Indivo Transforms

Introduction

For the pipeline to be functional, data must be transformed from its original format into processed medical facts ready to be stored in the database. Each schema in Indivo therefore defines a transform that can be applied to any document that validates against the schema.

Transform Outputs

The ultimate output of the transformation step in the data pipeline is a set of Fact objects ready for storage in the database. However, technologies like XSLT are incapable of producing python objects as output. We looked around for a simple, standard way of modeling data that would meet our needs, and came up empty (though we’re open to suggestions if you think you have the silver bullet). As a result, we’ve created our own language, Indivo Simple Data Modeling Lanaguage (SDML), to both define our data models and represent documents (in XML or JSON) that match them.

Thus, transforms may output data in any of the following formats:

Outputs are validated on a per-datamodel-basis. For data model definitions and example outputs, see Indivo Data Models.

Types of Transforms

Indivo currently accepts Transforms in two formats:

  • XSLT documents
  • Python classes

This may change as Indivo begins to accept data in more, varied formats.

XSLTs

We won’t cover XSLTs in any detail here, as their format and use is clearly outlined in the specification.

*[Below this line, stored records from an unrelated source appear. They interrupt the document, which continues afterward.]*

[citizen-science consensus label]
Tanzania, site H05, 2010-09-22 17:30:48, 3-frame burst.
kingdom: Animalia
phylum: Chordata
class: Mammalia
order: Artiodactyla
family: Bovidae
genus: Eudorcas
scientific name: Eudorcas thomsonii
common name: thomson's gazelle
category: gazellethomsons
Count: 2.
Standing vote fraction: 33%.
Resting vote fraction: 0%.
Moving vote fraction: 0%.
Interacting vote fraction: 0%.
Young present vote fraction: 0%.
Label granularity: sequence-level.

Since XSLT is traditionally used to transform XML to XML, the most natural output format for XSLTs is SDMX.

Python

For those unskilled in the arts of XSLT, we also allow transforms to be defined using python. To define a transform, simply subclass indivo.document_processing.BaseTransform and define a valid transformation method. Valid methods are:

BaseTransform.to_facts(doc_etree)

Transform an etree into a list of Indivo Fact objects.

Subclasses should implement this method, which takes an lxml.etree._ElementTree (the result of calling etree.parse()), and returns a list of indivo.models.Fact subclasses.

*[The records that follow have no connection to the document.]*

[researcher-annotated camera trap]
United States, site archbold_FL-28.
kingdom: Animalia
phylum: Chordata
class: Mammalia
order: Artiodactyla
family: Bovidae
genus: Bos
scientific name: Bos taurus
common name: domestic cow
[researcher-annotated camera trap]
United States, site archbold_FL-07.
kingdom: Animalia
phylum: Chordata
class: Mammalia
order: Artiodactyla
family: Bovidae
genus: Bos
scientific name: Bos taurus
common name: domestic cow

BaseTransform.to_sdmj(doc_etree)

Transform an etree into a string of valid Simple Data Model JSON.

Subclasses should implement this method, which takes an lxml.etree._ElementTree (the result of calling etree.parse()), and returns a string in valid SDMJ format.

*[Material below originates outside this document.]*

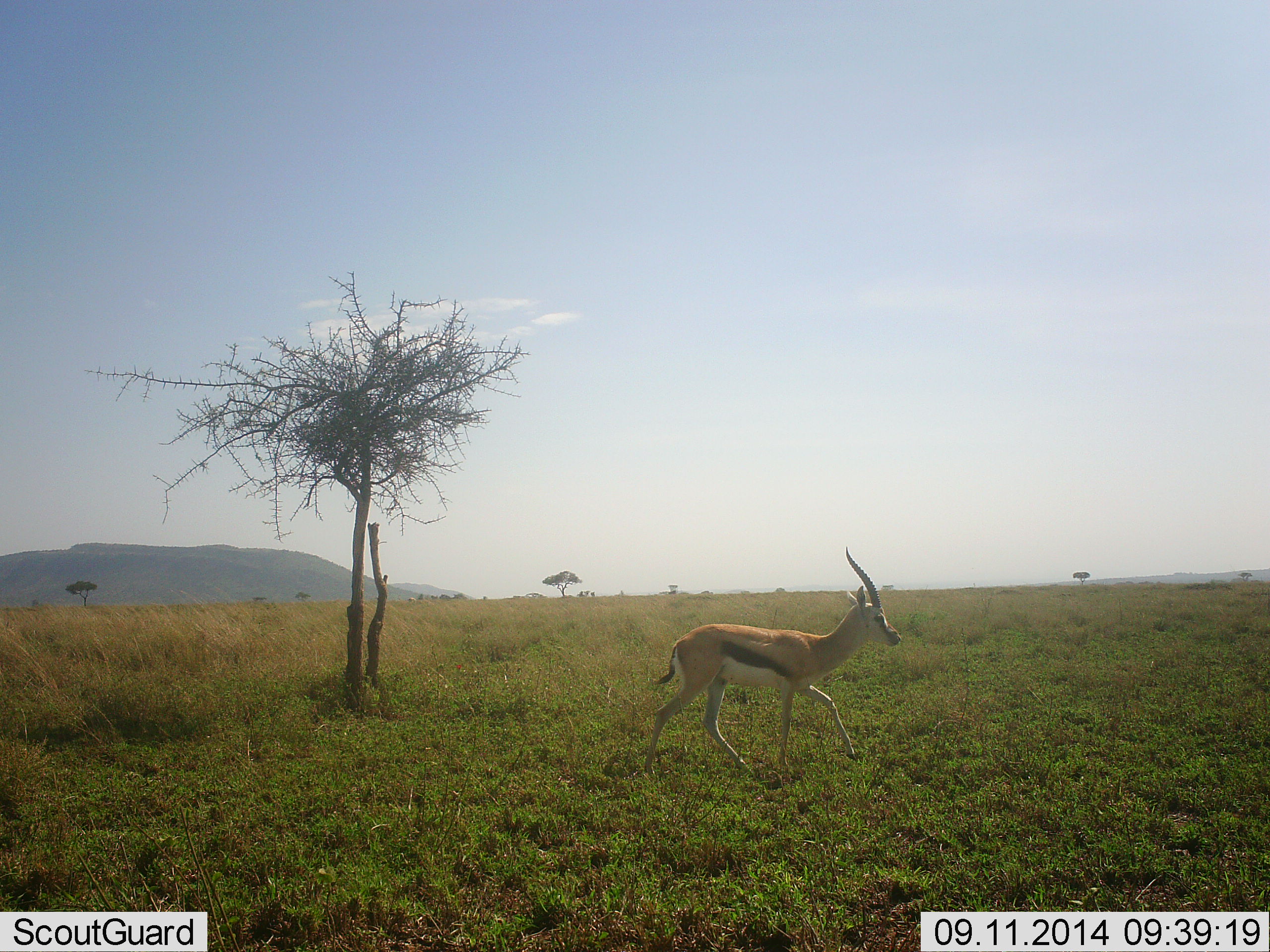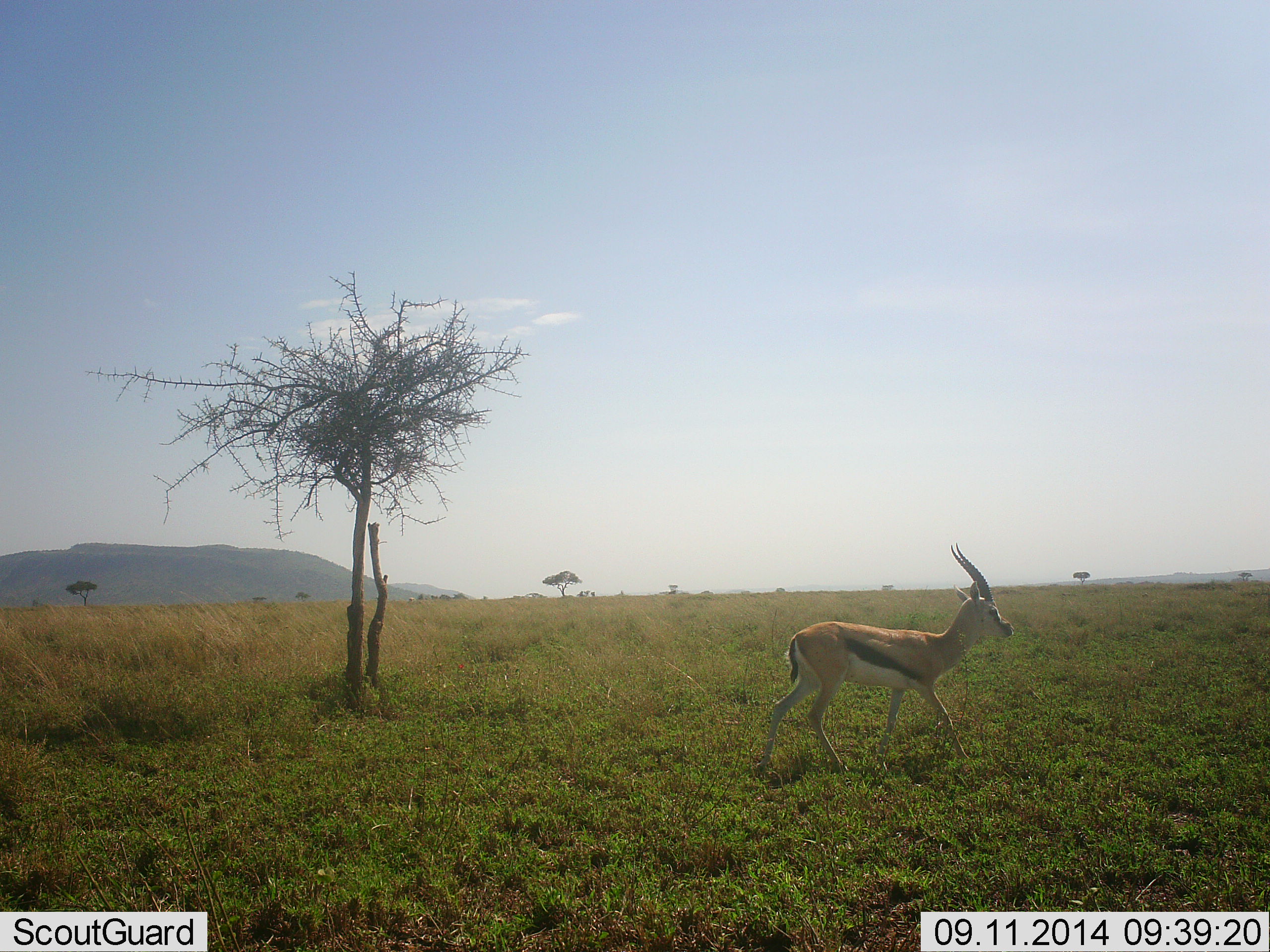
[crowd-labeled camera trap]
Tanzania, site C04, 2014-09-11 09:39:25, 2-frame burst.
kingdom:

BaseTransform.to_sdmx(doc_etree)

Transform an etree into a string of valid Simple Data Model XML.

Subclasses should implement this method, which takes an lxml.etree._ElementTree (the result of calling etree.parse()), and returns another lxml.etree._ElementTree instance representing an XML document in valid SDMX format.

Adding Custom Transforms to Indivo

Associating a new transform with an Indivo-supported schema is simple:

  • Write your transform, as either an XSLT or a Python module, as described above.
  • Drop the file containing your transform (transform.xslt or transform.py: make sure to name the file ‘transform’) into the directory containing the schema. See Adding Custom Schemas to Indivo for more details.
  • Make sure to restart Indivo after moving transform files around, or the changes won’t take effect.